This week I decided to sit down and try to come up with some basic contingency planning to keep myself on track to complete 300 workouts when life gets in the way. For example:
- What if I’m traveling for a work and the hotel gym doesn’t have the equipment I need?
- What if I’m sick and have to stay home?
- What if something comes up in the morning and I have to workout late at night when my gym is closed?
- What if I get injured?
Back when I first wrote about going to the gym this time last year, my buddy Phil commented on one of my posts and made a very good point: the gym isn’t the only place to be active. But as I tried to come up with some contingency plans, I kept running into the same question:
What counts as a “workout?”
I’ve structured an entire goal around a workout count, so it stands to reason that I should havea clear definition of what a “workout” actually is. If the family decides to go for a hike, is that a workout? If I get down and do 100 pushups, does that “count” as much as running six miles? What about 50 pushups? What about taking the stairs at work instead of the elevator? What about a single pushup?
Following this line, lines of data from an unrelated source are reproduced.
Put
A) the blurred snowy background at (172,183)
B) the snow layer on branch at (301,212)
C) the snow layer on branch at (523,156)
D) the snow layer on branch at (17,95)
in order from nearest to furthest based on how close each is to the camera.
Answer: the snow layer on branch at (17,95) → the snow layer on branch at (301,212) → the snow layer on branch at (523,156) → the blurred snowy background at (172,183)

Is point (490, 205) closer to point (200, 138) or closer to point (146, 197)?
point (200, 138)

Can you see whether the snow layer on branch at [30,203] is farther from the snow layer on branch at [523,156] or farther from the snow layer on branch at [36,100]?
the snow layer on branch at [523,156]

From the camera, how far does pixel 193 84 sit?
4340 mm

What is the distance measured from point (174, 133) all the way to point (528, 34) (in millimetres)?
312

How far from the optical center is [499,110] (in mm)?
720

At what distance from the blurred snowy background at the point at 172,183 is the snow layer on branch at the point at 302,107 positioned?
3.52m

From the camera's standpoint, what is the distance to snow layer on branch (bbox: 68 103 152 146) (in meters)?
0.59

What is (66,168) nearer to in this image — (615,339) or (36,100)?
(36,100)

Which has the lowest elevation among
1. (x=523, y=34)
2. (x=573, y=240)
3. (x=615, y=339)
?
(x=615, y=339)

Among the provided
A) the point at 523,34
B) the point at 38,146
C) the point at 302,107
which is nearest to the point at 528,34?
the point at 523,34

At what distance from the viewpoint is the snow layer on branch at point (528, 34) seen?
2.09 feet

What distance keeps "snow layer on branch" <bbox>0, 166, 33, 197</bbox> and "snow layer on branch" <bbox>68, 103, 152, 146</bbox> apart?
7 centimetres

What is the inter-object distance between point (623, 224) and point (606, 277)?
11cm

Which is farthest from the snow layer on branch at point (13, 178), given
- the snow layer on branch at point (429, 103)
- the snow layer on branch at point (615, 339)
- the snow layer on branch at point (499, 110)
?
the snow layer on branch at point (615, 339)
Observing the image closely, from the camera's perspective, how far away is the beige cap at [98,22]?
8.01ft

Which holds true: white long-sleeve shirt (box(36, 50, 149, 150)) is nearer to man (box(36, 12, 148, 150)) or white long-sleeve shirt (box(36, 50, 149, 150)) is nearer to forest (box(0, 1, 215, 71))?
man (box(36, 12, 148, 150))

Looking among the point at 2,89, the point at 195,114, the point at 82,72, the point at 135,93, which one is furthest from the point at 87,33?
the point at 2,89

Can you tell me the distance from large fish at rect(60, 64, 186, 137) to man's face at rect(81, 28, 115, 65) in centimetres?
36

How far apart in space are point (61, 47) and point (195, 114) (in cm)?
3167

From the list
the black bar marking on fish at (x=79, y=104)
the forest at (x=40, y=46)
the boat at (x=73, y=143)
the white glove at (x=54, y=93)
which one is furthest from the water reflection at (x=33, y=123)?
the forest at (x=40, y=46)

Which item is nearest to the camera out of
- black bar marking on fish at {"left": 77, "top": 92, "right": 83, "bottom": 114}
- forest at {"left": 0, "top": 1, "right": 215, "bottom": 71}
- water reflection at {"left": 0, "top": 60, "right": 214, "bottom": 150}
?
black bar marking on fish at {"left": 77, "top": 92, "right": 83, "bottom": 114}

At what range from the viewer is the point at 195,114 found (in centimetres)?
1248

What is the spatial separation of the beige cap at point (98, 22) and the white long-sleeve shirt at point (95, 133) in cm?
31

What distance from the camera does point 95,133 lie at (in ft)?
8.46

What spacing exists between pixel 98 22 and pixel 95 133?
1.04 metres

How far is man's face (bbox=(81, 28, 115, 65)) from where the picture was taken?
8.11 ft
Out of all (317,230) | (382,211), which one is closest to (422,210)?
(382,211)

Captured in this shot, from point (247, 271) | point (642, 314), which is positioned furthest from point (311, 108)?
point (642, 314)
I’m relying heavily on this workout count number, both for motivation and for accountability. So I need to protect the integrity of what I’m measuring. At the same time, if I’m in a situation where I literally can’t do any of the pre-defined workouts I have available to me, I still want to do something. Even though putting something in my spreadsheet can be very motivating, it can be just as demotivating when I consider the prospect of doing something physically demanding that I’m not going to get “credit” for. If it’s not going to make it into the spreadsheet, what’s the point?
I don’t have the answers to these questions, yet. Even if I did have them for myself, I’m pretty sure they wouldn’t be the same for everybody. Nope, as usual you’re watching me in the process of trying to figure it out. I have come up with a few thoughts:
- All of my workouts involve at least 20 minutes of physical activity, so that’s probably a good benchmark for making something “count.”
- Running probably has the fewest barriers to entry – I can run any time, anywhere (weather permitting).
- One of the kettlebell/burpee workouts I do regularly can actually be performed at home if the gym is closed or if I’m sick.
- Swimming is a good option if I miss the morning workout – there’s a gym with a pool between my office and the bus stop, and I can swim/shower after work before heading home for the day.
- I’m a member at the Y, and I’ve never gotten any pushback signing in as a guest at a facility in a different city for no charge (for example, working out while visiting Liz’s family in West Virginia).
- With a little bit of research, I can probably identify several “at home” workouts which target the same muscles I’m scheduled to target using the gym equipment I’m acustomed to using.
- If I have an injury, I can ask my doctor for guidance on what exercises I can do, and have those workouts “count” until I’m back to full strength.
As I write these out, I can feel the excuses losing their grip on me. If I’m going to care about the number of workouts I do, I expect I’ll always be trying to strike a balance when deciding what “counts.” But giving myself some outs to navigate challenging times will hopefully help keep me on track.